*SUPPLIED MATERIAL:*
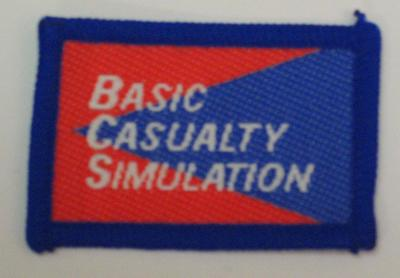 Red and blue cloth flash, to be worn on uniform by Red Cross Youth who holds a certificate in Basic Casualty Simulation. With the words 'Basic Casualty Simulation' in white.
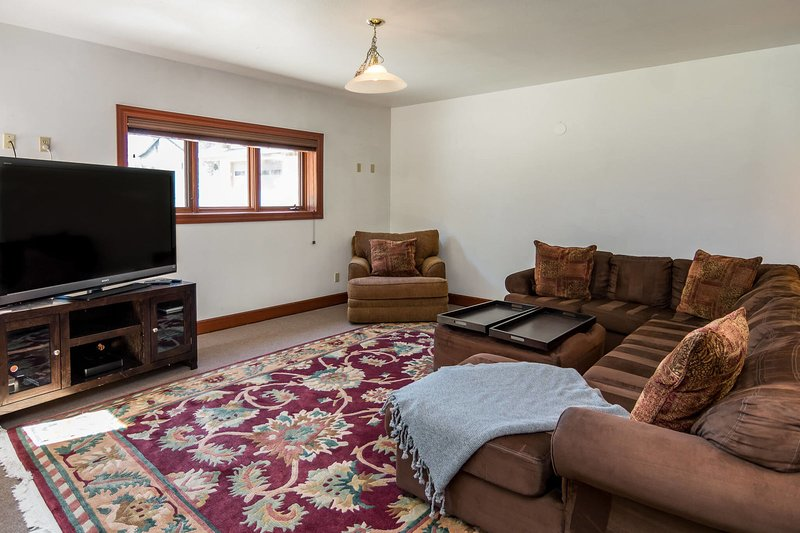 Lower level lounge with abundant seating around the flat screen TV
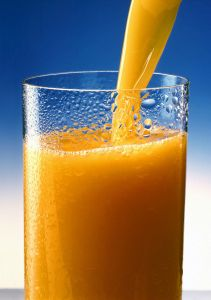 Public domain image of orange juice via Wikimedia Commons.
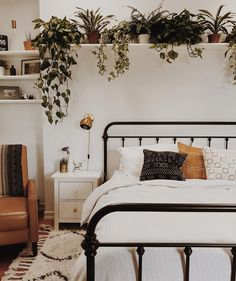 A Perfect  Bedroom for  Relaxing | White walls, neutral colours, open shelving, plants, a plush rug,  patterned throw pillows, black iron bed frame, and a leather reading chair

*EXERCISE BRIEF:* Copy verbatim the span that begins at the line containing "Public domain image" and ends at the last line of the material, inclusive of both; exclude pictures.

*WORKED SOLUTION:*
 Public domain image of orange juice via Wikimedia Commons.
 A Perfect  Bedroom for  Relaxing | White walls, neutral colours, open shelving, plants, a plush rug,  patterned throw pillows, black iron bed frame, and a leather reading chair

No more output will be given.